War movies have a tendency to valorize and glorify the horrors of combat. It is the unique privilege of the film medium that it possesses the means necessary to create a simulated hellscape and spin a tale of heroism within the grim backdrop for an audience’s entertainment. Usually, this is used to showcase a battle of good versus evil, daring missions executed in the name of honor, brotherhood, moral rectitude, and national pride (think American Sniper, Saving Private Ryan, Black Hawk Down, et al.). The genres of “War” and “Action” are nearly inseparable, and as such, they play by similar rules. On the surface, nearly every war film seems to posit that war breeds bravery and that “good” always prevails. In this way, war films propagandize.
Not so curiously, the diametric opposition to a movie about war that romanticizes the hellish gamut of trials and tribulations is the anti-war film, in which the same tropes and settings are utilized to deliver a significantly different message.
All Quiet on the Western Front, a German-language adaptation of the 1928 novel by Erich Maria Remarche, dehydrates the war film genre of its heroics and injects it with a feeling of total existential futility. While the film is irrefutably a movie about war, its director, Edward Berger, extrapolates the novel’s central anti-war ethos and frames the narrative such that it embodies an antithesis to the glorified heroics depicted in war movies.

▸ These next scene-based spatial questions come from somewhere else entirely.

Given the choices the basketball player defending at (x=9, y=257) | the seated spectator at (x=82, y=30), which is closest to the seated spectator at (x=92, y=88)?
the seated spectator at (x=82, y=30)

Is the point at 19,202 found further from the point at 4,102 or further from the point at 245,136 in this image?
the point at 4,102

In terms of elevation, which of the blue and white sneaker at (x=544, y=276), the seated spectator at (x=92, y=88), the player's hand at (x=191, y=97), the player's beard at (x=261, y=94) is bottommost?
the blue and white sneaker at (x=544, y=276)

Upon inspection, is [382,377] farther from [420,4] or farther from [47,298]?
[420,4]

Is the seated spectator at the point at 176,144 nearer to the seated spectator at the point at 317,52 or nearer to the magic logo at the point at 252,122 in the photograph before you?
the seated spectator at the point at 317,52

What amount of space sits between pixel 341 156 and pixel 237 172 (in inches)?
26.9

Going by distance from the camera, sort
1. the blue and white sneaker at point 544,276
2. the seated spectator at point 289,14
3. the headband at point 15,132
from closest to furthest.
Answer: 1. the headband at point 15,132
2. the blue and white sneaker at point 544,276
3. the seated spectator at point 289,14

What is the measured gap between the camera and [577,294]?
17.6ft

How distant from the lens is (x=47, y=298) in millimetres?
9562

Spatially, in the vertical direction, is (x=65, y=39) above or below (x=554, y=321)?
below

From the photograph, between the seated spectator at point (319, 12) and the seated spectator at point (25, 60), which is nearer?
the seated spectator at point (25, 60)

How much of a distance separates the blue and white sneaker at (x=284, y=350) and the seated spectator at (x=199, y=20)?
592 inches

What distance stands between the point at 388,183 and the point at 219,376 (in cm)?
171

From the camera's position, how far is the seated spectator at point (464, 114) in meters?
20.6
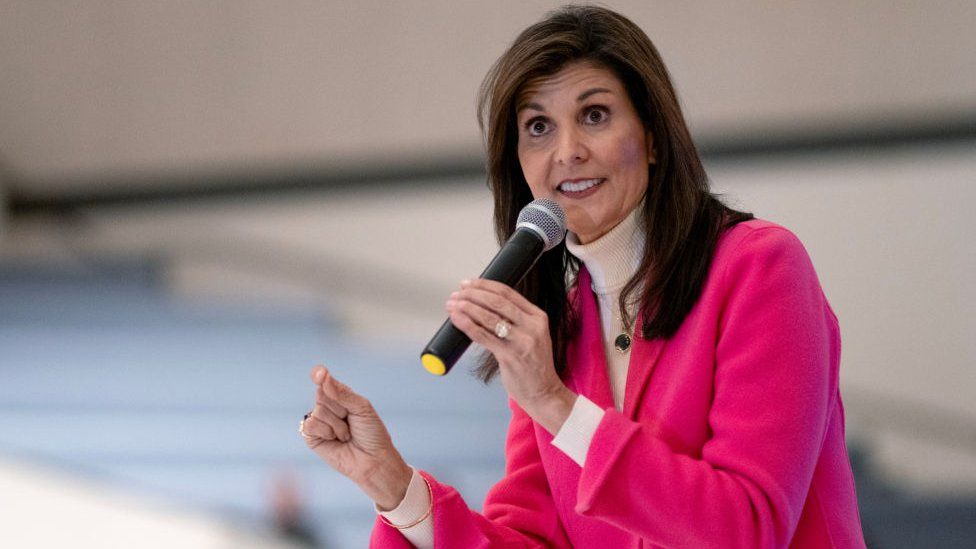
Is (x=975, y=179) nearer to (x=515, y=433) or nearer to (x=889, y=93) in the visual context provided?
(x=889, y=93)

The film has modernized the source material’s message for a post-Saving Private Ryan/1917/Call of Duty audience. It is all the more relevant for its portrayal of a country’s population of enlistment-aged men being decimated in a war few want and even fewer understand, as they are led to muddy graves by the hubris and false pride of leaders who never step within shelling distance of the frontlines.

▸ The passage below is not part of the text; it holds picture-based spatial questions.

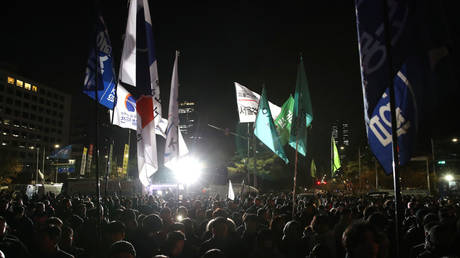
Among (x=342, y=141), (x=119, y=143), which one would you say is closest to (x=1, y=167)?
(x=119, y=143)

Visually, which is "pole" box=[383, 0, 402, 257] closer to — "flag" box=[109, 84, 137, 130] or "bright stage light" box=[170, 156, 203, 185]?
"bright stage light" box=[170, 156, 203, 185]

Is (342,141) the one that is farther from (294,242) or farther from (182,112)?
(294,242)

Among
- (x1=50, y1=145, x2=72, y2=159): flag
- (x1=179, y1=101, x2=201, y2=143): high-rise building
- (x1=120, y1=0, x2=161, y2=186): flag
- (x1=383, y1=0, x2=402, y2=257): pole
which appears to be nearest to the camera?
(x1=383, y1=0, x2=402, y2=257): pole

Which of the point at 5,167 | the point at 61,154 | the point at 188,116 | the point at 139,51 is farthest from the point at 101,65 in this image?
the point at 188,116

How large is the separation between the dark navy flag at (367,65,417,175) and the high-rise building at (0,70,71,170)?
117459mm

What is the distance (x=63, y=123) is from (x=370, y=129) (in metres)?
146

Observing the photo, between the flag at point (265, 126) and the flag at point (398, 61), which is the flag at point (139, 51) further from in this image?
the flag at point (265, 126)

Paul (Felix Kammerer) is a stand-in for the common German soldier. Though he is nearly indiscernible from his fellow mud-smeared and blood-splattered comrades, he is the vessel through which the film’s anti-war message is conveyed. The film begins serene and optimistic as Paul and his schoolmates fake parental consent signatures to enlist, riding the giddy high of camaraderie as they march to the frontlines with a boyish summer camp enthusiasm and flowers pinned to their chests. Fast forward to 18 months later and the war is not going well for Germany. Paul—having witnessed the fatal mutilation of more than one dear friend—has settled into a complacent disillusionment at a reserves camp alongside his fellow soldiers. As a German diplomatic delegation (led by Daniel Brühl) negotiates the terms for their country’s surrender to France, Paul’s regiment is once again called to the frontlines. While the armistice is meant to save the lives of the troops poised to attack, the addition of this “ticking clock” does little to heighten the sense of urgency in the film (especially when compared to Christopher Nolan’s omnipresent, multi-layered hourglasses in Dunkirk), but emphasizes the soldiers’ futility.